I wrote some passably reasonable code to persist JSON to disk (using its hash 
as a key) as per an off-list suggestion.

You can see it here: 
https://github.com/assimilation/assimilation-official/blob/rel_2_dev/cma/invariant_data.py

The base code is very straightforward. It has lots of comments, and a little 
extra sugar to make it more Pythonic - which more than doubled the number of 
lines . Fortunately, it didn't make it much more complex - just more bulky.

The code to write the data is shown below:

        try:
            os_openmode = os.O_EXCL+os.O_CREAT+os.O_WRONLY
            with os.fdopen(os.open(pathname, os_openmode, self.filemode), 'w') 
as file_obj:
                file_obj.write(value)
                file_obj.flush()
                if not self.delayed_sync:
                    os.fsync(file_obj.fileno())  # Make sure the bits get saved 
for real...
        except OSError as oopsie:
            if oopsie.errno == errno.EEXIST:  # Already exists
                pass
            elif oopsie.errno == errno.ENOENT:  # Directory is missing...
                
self._create_missing_directories(os.path.join(self.root_directory,
                                                              
key[:self.hash_chars]))
                # Try again (recursively)...
                self.put(value, key)
            else:
                raise oopsie
        return key

If delayed_sync is enabled, then you should call the object.sync() to do an 
"end transaction" type thing. It does a syncfs() on the filesystem. It's a bit 
faster to do a syncfs() on the filesystem once than several separate fsync() 
calls.

We ignore EEXIST because if the data exists, it's the same data - so we don't 
need to write it again.

The search code isn't right yet. Searching will be slower than Postgres for 
most cases, but faster than the current code.

-- 
  Alan Robertson
  al...@unix.sh

On Mon, Feb 12, 2018, at 7:12 PM, Alan Robertson wrote:
> Two less heavyweight ways to store the JSON data from some off-list 
> discussions:
> 
> 1) Just store each JSON value in a flat file. Since the "keys" are 
> already hash values, one could imagine a directory structure that looks 
> a bit like this:
> 
>      <top-level>
>             <discovery-type>
>                  <first-3-hex characters-of-key>                    # 
> That's 16^3 (4096) possible subdirectories
>                        <full-key-filename>
>                                 [JSON-string-in-full-key-filename]
>       This supports up to 16M different values for each discovery type 
> while not putting more than 4096 entries in
>        any directory, and only two layers of directories.
_ _ _ _
▸ To do
In the post about persisting JSON to disk, what does the object's sync() call do? None of the data after the post is needed for this.

▸ Extracted material
_ _ _ _
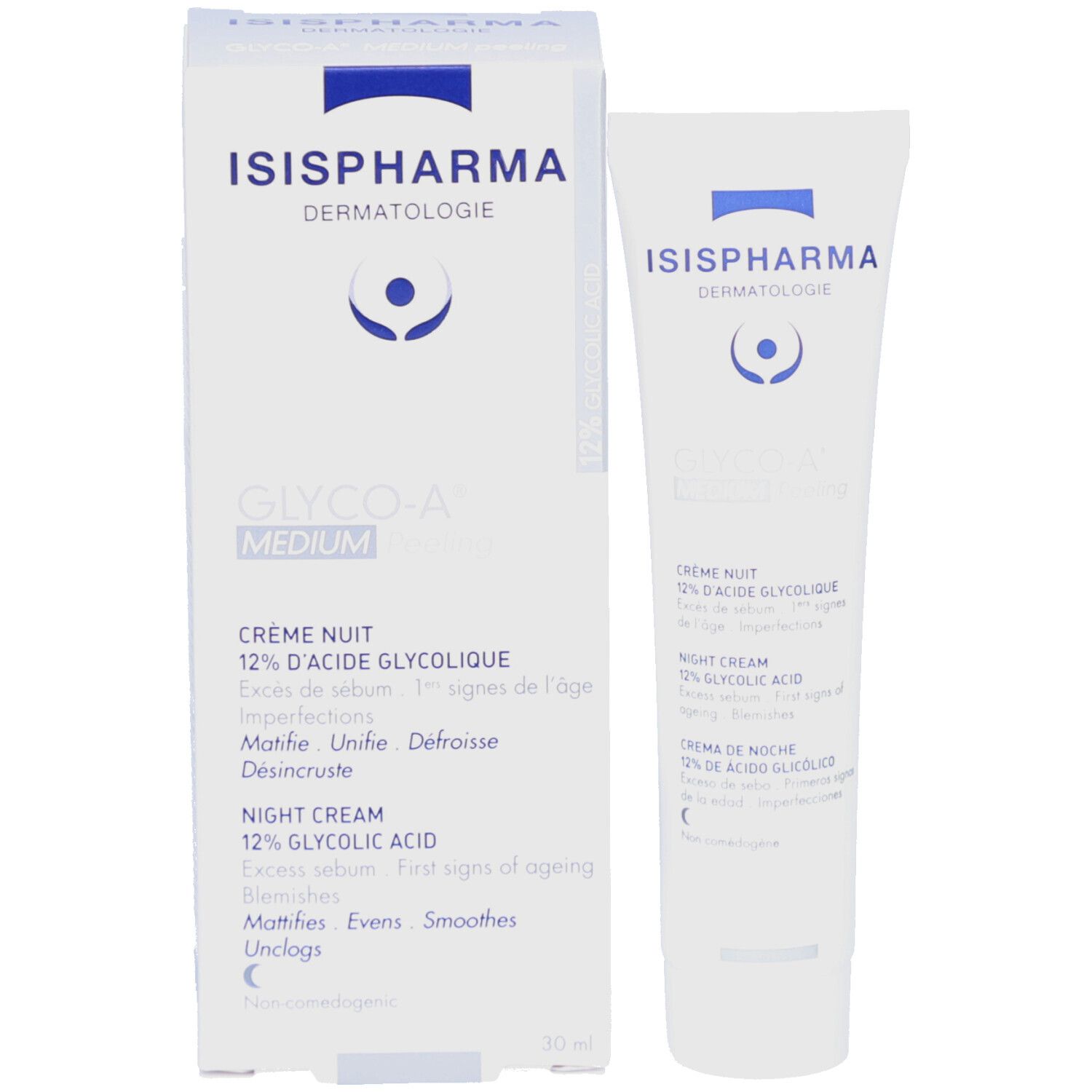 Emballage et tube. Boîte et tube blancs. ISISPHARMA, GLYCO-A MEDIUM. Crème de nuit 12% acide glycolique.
_ _ _ _
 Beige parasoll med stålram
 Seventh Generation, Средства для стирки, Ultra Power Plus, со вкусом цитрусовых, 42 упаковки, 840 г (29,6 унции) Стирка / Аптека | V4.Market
_ _ _ _
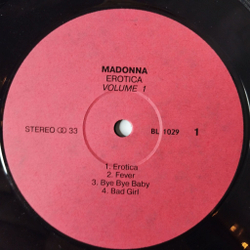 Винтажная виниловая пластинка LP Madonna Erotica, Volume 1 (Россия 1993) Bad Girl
_ _ _ _
▸ Result of this exercise
It does a syncfs() on the filesystem.